## Prompt
What is needed is an exact transcription of the line containing "code Đảo Kho Báu Origin hình 5" and every line after it through the end of the entries below, with no pictures.

Brief descriptive captions
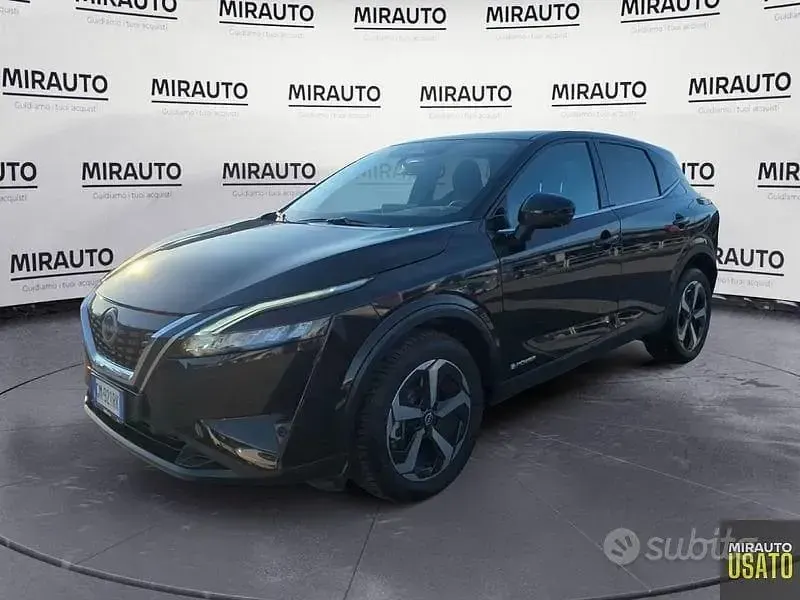 Usata Nissan Qashqai N-Connecta 158 CV (116 kW) 2023 Nero SUV
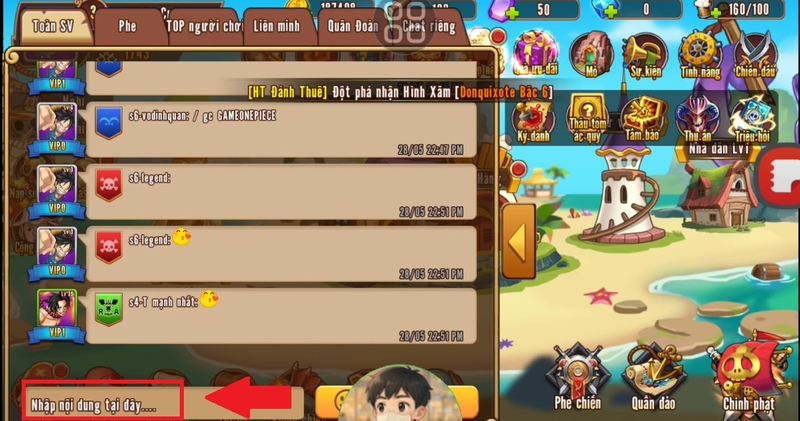 code Đảo Kho Báu Origin hình 5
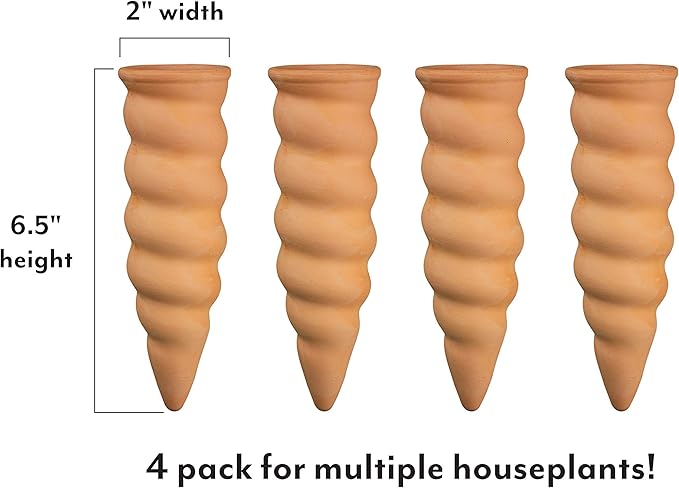 Syndicate Sales 67161200 Never Dry Plant Pal Terra Cotta 4 Pk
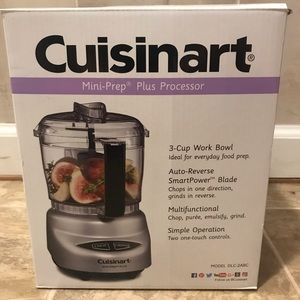 Cuisinart Mini-Prep Plus Processor BRAND NEW!!!
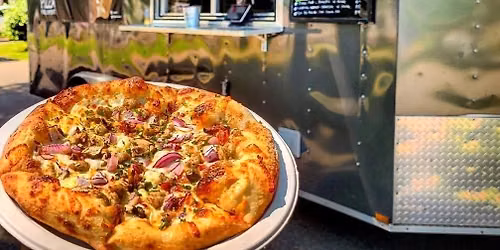 Pizza Parliament Food Truck at Woodchip Campground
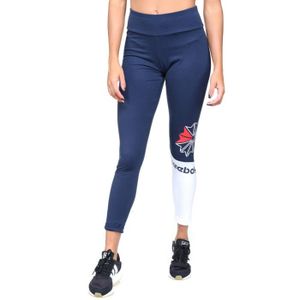 legging reebok bleu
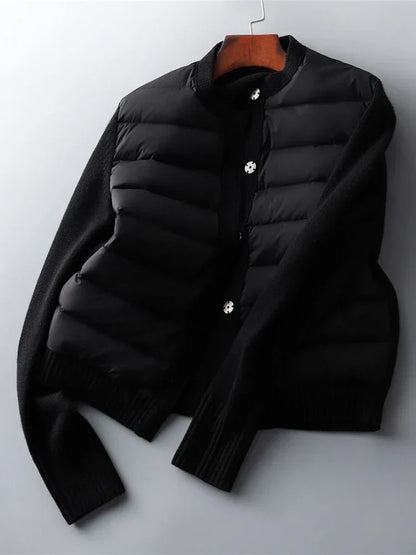Damen Pufferjacke Norvielle Wollfüllung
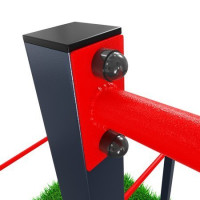 Турник уличный для подтягивания с брусьями K-SPORT KSOZ004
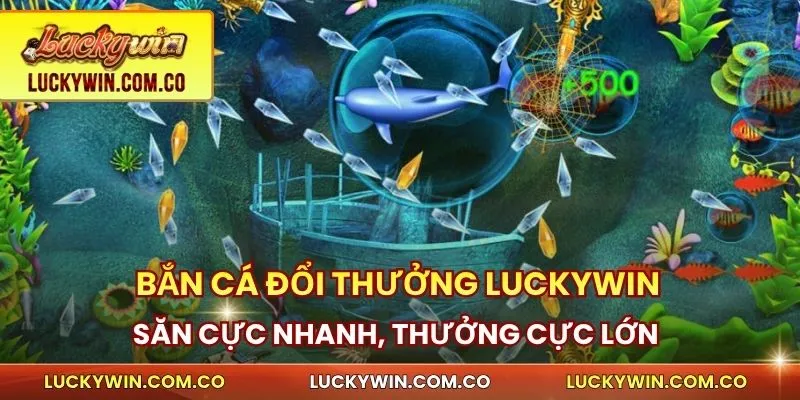 Bắn cá đổi thưởng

## Completed task
 code Đảo Kho Báu Origin hình 5
 Syndicate Sales 67161200 Never Dry Plant Pal Terra Cotta 4 Pk
 Cuisinart Mini-Prep Plus Processor BRAND NEW!!!
 Pizza Parliament Food Truck at Woodchip Campground
 legging reebok bleu
Damen Pufferjacke Norvielle Wollfüllung
 Турник уличный для подтягивания с брусьями K-SPORT KSOZ004
 Bắn cá đổi thưởng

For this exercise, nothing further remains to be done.